## Required work:
Every word of the listing must be returned. Retype it exactly.

## Recorded data:
☆ ☆ ☆
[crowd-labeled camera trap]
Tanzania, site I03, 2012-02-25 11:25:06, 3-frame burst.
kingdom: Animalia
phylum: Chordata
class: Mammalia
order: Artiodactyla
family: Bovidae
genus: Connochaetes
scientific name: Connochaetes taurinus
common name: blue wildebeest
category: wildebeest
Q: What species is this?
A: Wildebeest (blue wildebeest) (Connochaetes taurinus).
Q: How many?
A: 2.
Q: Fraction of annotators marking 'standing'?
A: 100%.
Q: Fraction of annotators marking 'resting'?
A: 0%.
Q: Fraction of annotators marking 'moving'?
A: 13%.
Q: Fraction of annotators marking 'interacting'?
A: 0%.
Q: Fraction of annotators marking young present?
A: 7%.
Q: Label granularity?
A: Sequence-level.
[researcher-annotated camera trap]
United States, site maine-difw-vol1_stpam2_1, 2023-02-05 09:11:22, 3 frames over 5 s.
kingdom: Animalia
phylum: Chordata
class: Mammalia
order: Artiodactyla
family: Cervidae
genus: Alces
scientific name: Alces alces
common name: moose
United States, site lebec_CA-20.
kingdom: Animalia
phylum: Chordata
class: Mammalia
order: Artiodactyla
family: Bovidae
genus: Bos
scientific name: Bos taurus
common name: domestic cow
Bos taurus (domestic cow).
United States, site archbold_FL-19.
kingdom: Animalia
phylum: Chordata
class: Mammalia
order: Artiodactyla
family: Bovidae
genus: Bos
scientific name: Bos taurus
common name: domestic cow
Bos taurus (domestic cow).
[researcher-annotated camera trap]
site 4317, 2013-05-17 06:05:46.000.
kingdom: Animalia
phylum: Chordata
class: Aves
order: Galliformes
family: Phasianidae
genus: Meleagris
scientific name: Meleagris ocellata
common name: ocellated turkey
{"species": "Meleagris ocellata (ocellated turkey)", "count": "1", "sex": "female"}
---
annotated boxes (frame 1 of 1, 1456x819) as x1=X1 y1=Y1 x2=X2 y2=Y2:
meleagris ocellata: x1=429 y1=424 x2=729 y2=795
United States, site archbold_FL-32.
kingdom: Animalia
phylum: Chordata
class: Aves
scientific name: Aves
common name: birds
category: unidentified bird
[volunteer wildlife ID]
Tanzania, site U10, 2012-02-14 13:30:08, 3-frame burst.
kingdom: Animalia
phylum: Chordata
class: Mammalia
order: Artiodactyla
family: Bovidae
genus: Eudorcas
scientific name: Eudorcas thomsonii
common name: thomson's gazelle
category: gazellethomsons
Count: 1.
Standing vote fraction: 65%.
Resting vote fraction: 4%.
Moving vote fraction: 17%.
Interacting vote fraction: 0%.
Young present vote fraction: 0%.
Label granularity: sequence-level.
☆ ☆ ☆
## Exercise result:
[crowd-labeled camera trap]
Tanzania, site I03, 2012-02-25 11:25:06, 3-frame burst.
kingdom: Animalia
phylum: Chordata
class: Mammalia
order: Artiodactyla
family: Bovidae
genus: Connochaetes
scientific name: Connochaetes taurinus
common name: blue wildebeest
category: wildebeest
Q: What species is this?
A: Wildebeest (blue wildebeest) (Connochaetes taurinus).
Q: How many?
A: 2.
Q: Fraction of annotators marking 'standing'?
A: 100%.
Q: Fraction of annotators marking 'resting'?
A: 0%.
Q: Fraction of annotators marking 'moving'?
A: 13%.
Q: Fraction of annotators marking 'interacting'?
A: 0%.
Q: Fraction of annotators marking young present?
A: 7%.
Q: Label granularity?
A: Sequence-level.
[researcher-annotated camera trap]
United States, site maine-difw-vol1_stpam2_1, 2023-02-05 09:11:22, 3 frames over 5 s.
kingdom: Animalia
phylum: Chordata
class: Mammalia
order: Artiodactyla
family: Cervidae
genus: Alces
scientific name: Alces alces
common name: moose
United States, site lebec_CA-20.
kingdom: Animalia
phylum: Chordata
class: Mammalia
order: Artiodactyla
family: Bovidae
genus: Bos
scientific name: Bos taurus
common name: domestic cow
Bos taurus (domestic cow).
United States, site archbold_FL-19.
kingdom: Animalia
phylum: Chordata
class: Mammalia
order: Artiodactyla
family: Bovidae
genus: Bos
scientific name: Bos taurus
common name: domestic cow
Bos taurus (domestic cow).
[researcher-annotated camera trap]
site 4317, 2013-05-17 06:05:46.000.
kingdom: Animalia
phylum: Chordata
class: Aves
order: Galliformes
family: Phasianidae
genus: Meleagris
scientific name: Meleagris ocellata
common name: ocellated turkey
{"species": "Meleagris ocellata (ocellated turkey)", "count": "1", "sex": "female"}
---
annotated boxes (frame 1 of 1, 1456x819) as x1=X1 y1=Y1 x2=X2 y2=Y2:
meleagris ocellata: x1=429 y1=424 x2=729 y2=795
United States, site archbold_FL-32.
kingdom: Animalia
phylum: Chordata
class: Aves
scientific name: Aves
common name: birds
category: unidentified bird
[volunteer wildlife ID]
Tanzania, site U10, 2012-02-14 13:30:08, 3-frame burst.
kingdom: Animalia
phylum: Chordata
class: Mammalia
order: Artiodactyla
family: Bovidae
genus: Eudorcas
scientific name: Eudorcas thomsonii
common name: thomson's gazelle
category: gazellethomsons
Count: 1.
Standing vote fraction: 65%.
Resting vote fraction: 4%.
Moving vote fraction: 17%.
Interacting vote fraction: 0%.
Young present vote fraction: 0%.
Label granularity: sequence-level.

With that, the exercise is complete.